- **Work task**
Copy out all the lines of the data precisely, omitting any pictures.

** Opening Data to process block **

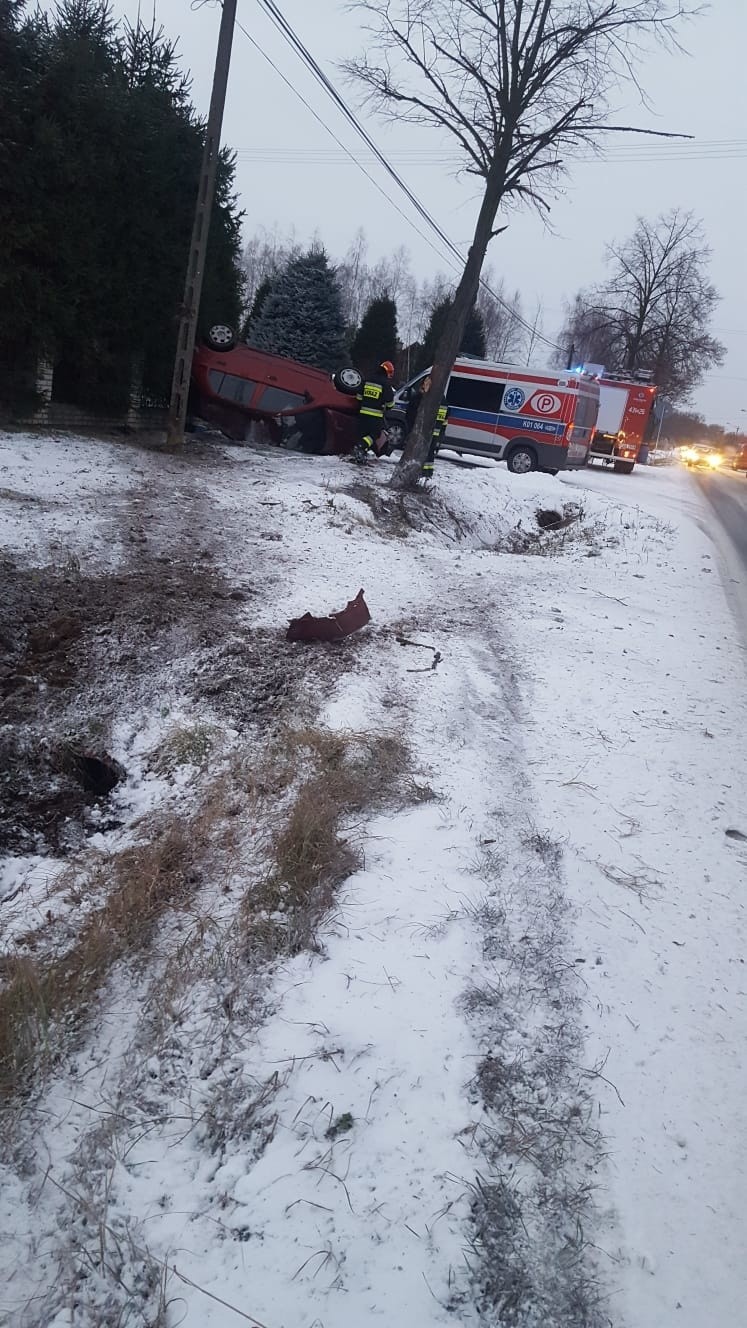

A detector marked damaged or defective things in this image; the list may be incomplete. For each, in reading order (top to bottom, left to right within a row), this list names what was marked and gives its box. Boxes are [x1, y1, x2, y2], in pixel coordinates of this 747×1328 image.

overturned red car [190, 326, 360, 456]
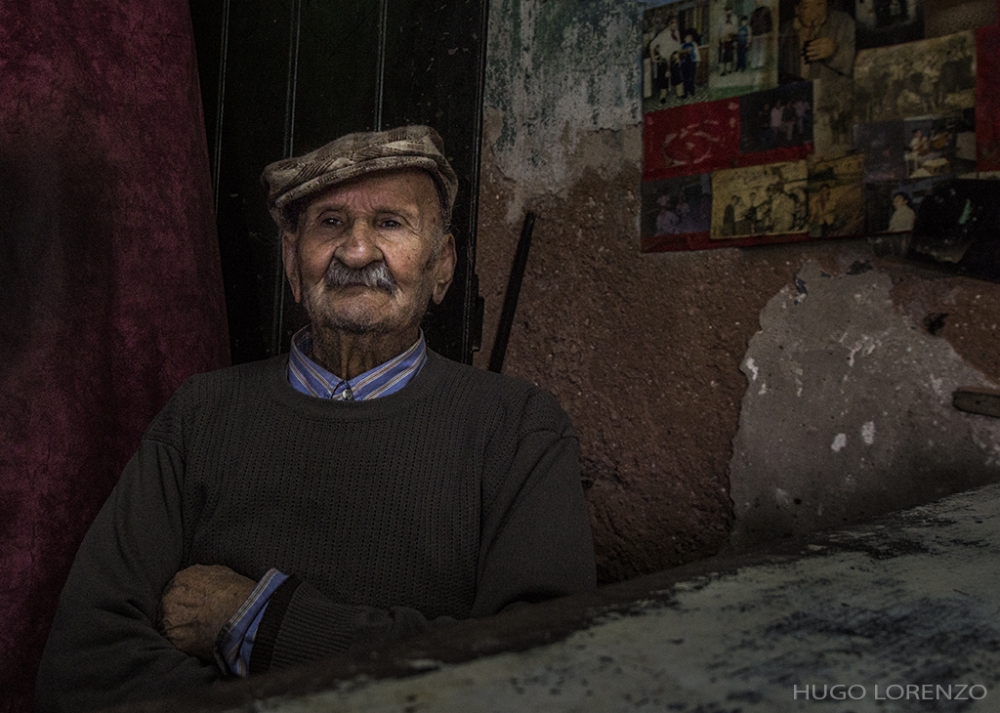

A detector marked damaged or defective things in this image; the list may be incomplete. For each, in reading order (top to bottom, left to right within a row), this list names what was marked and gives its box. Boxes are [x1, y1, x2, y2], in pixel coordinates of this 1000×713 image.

peeling plaster wall [474, 0, 1000, 580]
cracked wall surface [474, 0, 1000, 580]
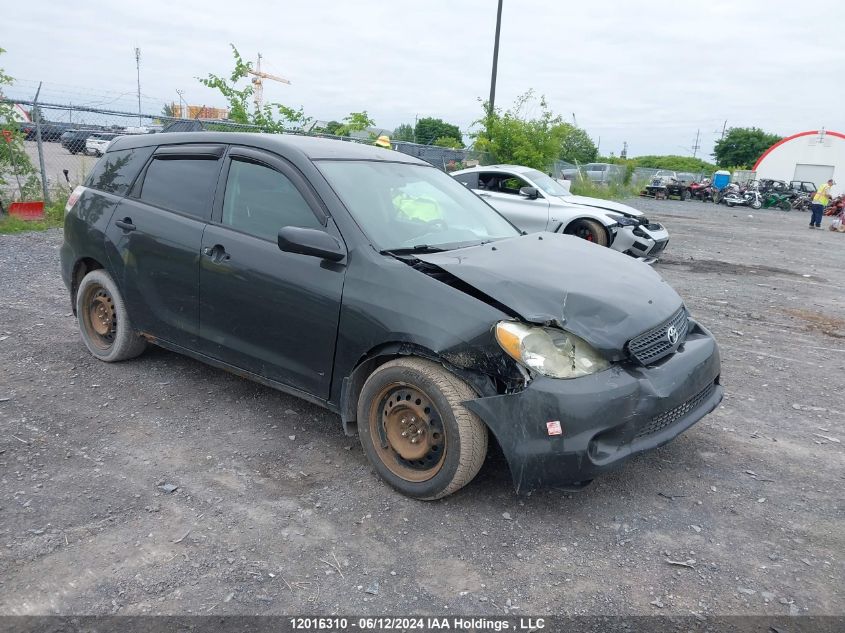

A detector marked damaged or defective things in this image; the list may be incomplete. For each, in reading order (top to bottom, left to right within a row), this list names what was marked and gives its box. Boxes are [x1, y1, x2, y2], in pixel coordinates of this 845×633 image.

white damaged car [452, 165, 668, 264]
rusty steel wheel [79, 284, 116, 348]
rusty steel wheel [75, 270, 146, 362]
damaged black toyota matrix [59, 132, 724, 498]
broken headlight [492, 324, 608, 378]
rusty steel wheel [370, 382, 448, 482]
rusty steel wheel [356, 356, 488, 498]
cracked bumper [462, 318, 720, 492]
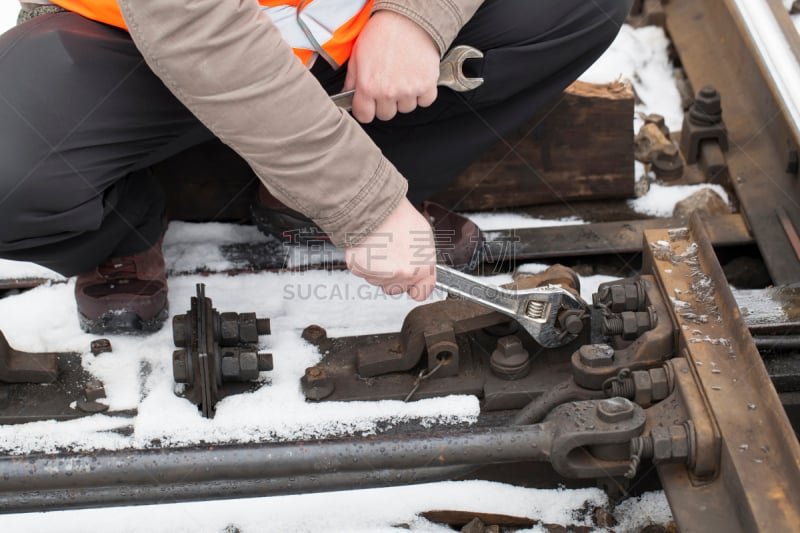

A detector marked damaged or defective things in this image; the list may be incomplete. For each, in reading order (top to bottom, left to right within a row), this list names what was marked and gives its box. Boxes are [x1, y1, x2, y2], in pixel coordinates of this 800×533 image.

rusty bolt [90, 338, 111, 356]
rusty bolt [173, 350, 190, 382]
rusty bolt [300, 324, 328, 344]
rusty bolt [488, 334, 532, 380]
rusty bolt [580, 342, 616, 368]
rusty bolt [82, 378, 105, 400]
rusty bolt [596, 396, 636, 422]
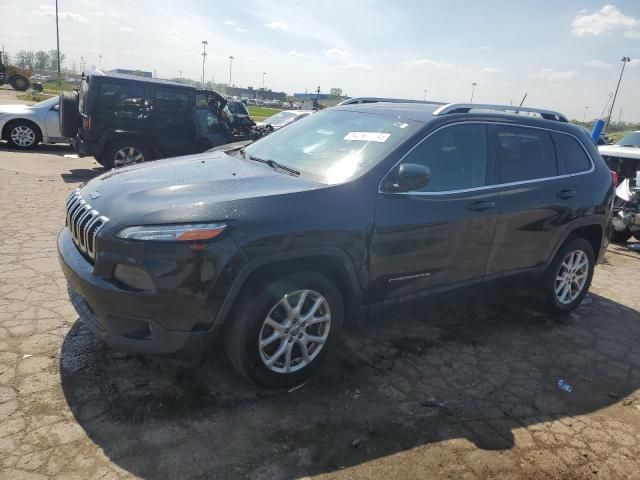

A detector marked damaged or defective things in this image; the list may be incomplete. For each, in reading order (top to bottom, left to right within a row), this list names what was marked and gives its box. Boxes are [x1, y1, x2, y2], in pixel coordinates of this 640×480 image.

cracked pavement [1, 144, 640, 478]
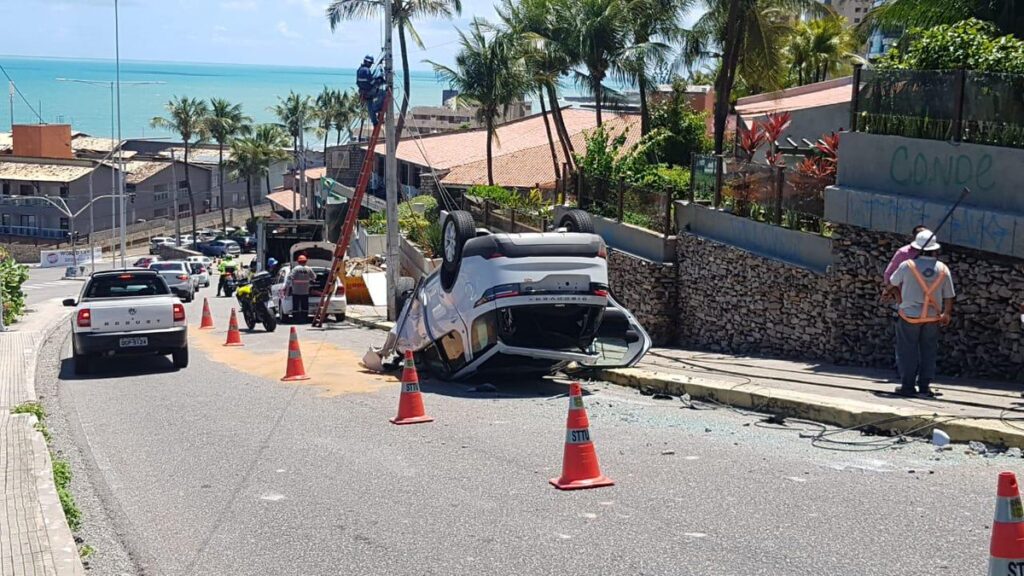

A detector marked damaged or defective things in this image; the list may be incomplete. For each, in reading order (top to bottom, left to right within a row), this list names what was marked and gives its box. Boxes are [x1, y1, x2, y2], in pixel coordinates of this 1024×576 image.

overturned white car [364, 209, 652, 380]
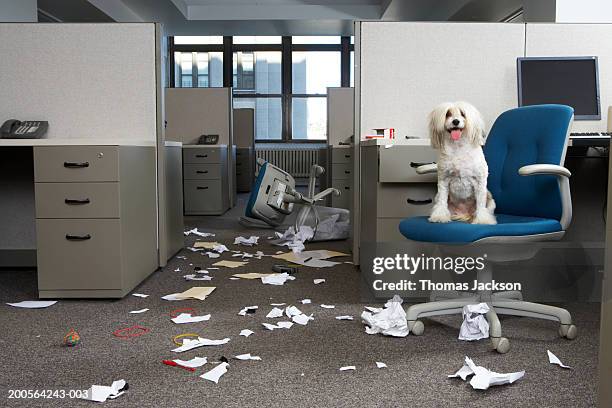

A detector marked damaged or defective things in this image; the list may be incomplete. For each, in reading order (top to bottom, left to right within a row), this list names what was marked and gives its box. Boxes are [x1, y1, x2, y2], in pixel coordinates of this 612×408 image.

** Closing Data to process block **

- **Answer to this exercise**
A detector marked damaged or defective things in this image; the list may be incomplete. For each, in reading order (top to bottom, left to right within a row), this list names what was marked and gives its box. Boxes are [x1, y1, x2, y2], in pixel coordinates of this 747×1328 image.

overturned red car [190, 326, 360, 456]

A detector marked damaged or defective things in this image; the list may be incomplete. For each, in reading order (top to bottom, left to right within a row), this list names what was marked and gives its box. Boxes are [x1, y1, x2, y2], in pixel coordinates of this 1000×713 image.

peeling plaster wall [474, 0, 1000, 580]
cracked wall surface [474, 0, 1000, 580]

A detector marked damaged or defective things in this image; the list may be incomplete. For each, in reading order (top to bottom, left to right within a row), this list names what was marked and gives its box. Boxes are [x1, y1, x2, y2], in pixel coordinates of this 845×633 image.

white damaged car [452, 165, 668, 264]
rusty steel wheel [79, 284, 116, 348]
rusty steel wheel [75, 270, 146, 362]
damaged black toyota matrix [59, 132, 724, 498]
broken headlight [492, 324, 608, 378]
rusty steel wheel [370, 382, 448, 482]
rusty steel wheel [356, 356, 488, 498]
cracked bumper [462, 318, 720, 492]

A detector marked damaged or defective things in this image; the list may be incomplete. For each, in reading order (top to bottom, left to right within a row), this list names what was marked and gives its box. Boxes are [x1, y1, x2, y2], in pixel coordinates of this 800×533 image.

rusty bolt [90, 338, 111, 356]
rusty bolt [173, 350, 190, 382]
rusty bolt [300, 324, 328, 344]
rusty bolt [488, 334, 532, 380]
rusty bolt [580, 342, 616, 368]
rusty bolt [82, 378, 105, 400]
rusty bolt [596, 396, 636, 422]

A detector marked damaged or defective things in this image; the list may be incomplete. For each, in reading order (top to bottom, left to right within a row), this list names what was marked and gives its box. Boxes are [x1, y1, x2, y2], in pixel coordinates of this 640×480 image.

cracked pavement [1, 144, 640, 478]

A detector marked damaged or defective things in this image; the list may be incomplete. For each, in reading order (top to bottom, left to right within a row), this list names what was marked and gives its box. Boxes are [x1, y1, x2, y2], in pixel coordinates of this 1024×576 image.

overturned white car [364, 209, 652, 380]

A detector marked damaged or defective things in this image; the list may be incomplete. For each, in reading order (top to bottom, left to right within a row), this list names what was marked and gives its box. Boxes are [x1, y1, x2, y2], in pixel coordinates of this 612×408 image.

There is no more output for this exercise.